Look through the entries below for the line with "A locking pin" and the line with "3、Move the wire", then give again exactly those two lines and all lines between them, minus the pictures.

··· Listed records

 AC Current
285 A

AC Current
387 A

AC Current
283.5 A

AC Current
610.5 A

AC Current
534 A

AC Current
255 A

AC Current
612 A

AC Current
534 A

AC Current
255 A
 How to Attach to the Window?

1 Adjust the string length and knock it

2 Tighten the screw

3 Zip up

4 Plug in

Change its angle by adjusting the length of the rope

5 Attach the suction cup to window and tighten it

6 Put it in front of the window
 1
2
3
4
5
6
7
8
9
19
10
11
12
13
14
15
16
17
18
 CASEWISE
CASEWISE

······
··· Listed records

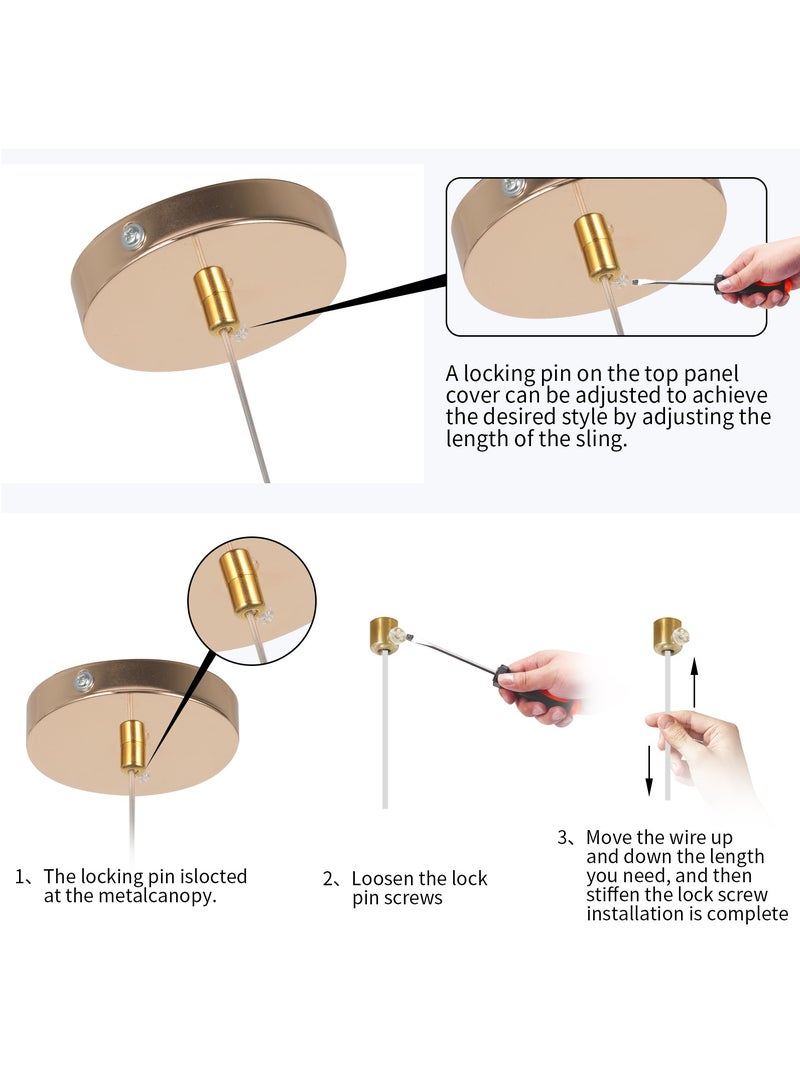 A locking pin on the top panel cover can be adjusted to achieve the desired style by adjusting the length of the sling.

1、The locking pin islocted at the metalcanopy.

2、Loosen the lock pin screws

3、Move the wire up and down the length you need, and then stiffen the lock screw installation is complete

······

▶ [Result of the task]:
 A locking pin on the top panel cover can be adjusted to achieve the desired style by adjusting the length of the sling.

1、The locking pin islocted at the metalcanopy.

2、Loosen the lock pin screws

3、Move the wire up and down the length you need, and then stiffen the lock screw installation is complete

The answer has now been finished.